Return the listing below word for word, keeping every line unchanged.

[Start]

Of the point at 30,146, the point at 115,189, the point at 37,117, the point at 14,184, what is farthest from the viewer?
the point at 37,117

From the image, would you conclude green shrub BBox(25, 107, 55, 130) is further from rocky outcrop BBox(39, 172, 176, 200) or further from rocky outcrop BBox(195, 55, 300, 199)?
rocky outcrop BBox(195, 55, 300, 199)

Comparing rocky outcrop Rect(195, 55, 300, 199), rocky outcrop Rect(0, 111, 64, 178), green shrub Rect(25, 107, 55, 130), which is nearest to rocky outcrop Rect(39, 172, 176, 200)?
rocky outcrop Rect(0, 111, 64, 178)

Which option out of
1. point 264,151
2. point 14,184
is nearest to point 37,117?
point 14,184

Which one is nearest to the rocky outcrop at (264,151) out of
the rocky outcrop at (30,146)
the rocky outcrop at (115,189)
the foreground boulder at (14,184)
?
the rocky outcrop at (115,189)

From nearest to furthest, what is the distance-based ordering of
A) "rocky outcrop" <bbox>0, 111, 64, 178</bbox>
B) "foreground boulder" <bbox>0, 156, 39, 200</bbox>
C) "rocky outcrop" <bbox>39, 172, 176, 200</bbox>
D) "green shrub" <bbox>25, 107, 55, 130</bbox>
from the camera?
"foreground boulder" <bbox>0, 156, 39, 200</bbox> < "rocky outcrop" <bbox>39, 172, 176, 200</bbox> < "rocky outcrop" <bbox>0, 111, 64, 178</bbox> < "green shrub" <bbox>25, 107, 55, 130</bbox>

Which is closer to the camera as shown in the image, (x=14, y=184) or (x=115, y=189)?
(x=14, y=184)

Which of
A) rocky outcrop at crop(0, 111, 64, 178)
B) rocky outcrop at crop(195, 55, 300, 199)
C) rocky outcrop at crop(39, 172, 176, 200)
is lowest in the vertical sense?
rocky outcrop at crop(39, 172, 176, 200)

[End]

OUTPUT OF THE TASK →
Of the point at 30,146, the point at 115,189, the point at 37,117, the point at 14,184, what is farthest from the viewer?
the point at 37,117

From the image, would you conclude green shrub BBox(25, 107, 55, 130) is further from rocky outcrop BBox(39, 172, 176, 200) or further from rocky outcrop BBox(195, 55, 300, 199)?
rocky outcrop BBox(195, 55, 300, 199)

Comparing rocky outcrop Rect(195, 55, 300, 199), rocky outcrop Rect(0, 111, 64, 178), green shrub Rect(25, 107, 55, 130), which is nearest to rocky outcrop Rect(39, 172, 176, 200)?
rocky outcrop Rect(0, 111, 64, 178)

Which option out of
1. point 264,151
2. point 14,184
is nearest to point 37,117?
point 14,184

Which one is nearest to the rocky outcrop at (264,151) out of
the rocky outcrop at (30,146)
the rocky outcrop at (115,189)
the foreground boulder at (14,184)
?
the rocky outcrop at (115,189)

From nearest to furthest, what is the distance-based ordering of
A) "rocky outcrop" <bbox>0, 111, 64, 178</bbox>
B) "foreground boulder" <bbox>0, 156, 39, 200</bbox>
C) "rocky outcrop" <bbox>39, 172, 176, 200</bbox>
D) "green shrub" <bbox>25, 107, 55, 130</bbox>
from the camera?
"foreground boulder" <bbox>0, 156, 39, 200</bbox> < "rocky outcrop" <bbox>39, 172, 176, 200</bbox> < "rocky outcrop" <bbox>0, 111, 64, 178</bbox> < "green shrub" <bbox>25, 107, 55, 130</bbox>

Which is closer to the camera as shown in the image, (x=14, y=184) or (x=115, y=189)?
(x=14, y=184)

Which of
A) rocky outcrop at crop(0, 111, 64, 178)
B) rocky outcrop at crop(195, 55, 300, 199)
C) rocky outcrop at crop(39, 172, 176, 200)
is lowest in the vertical sense?
rocky outcrop at crop(39, 172, 176, 200)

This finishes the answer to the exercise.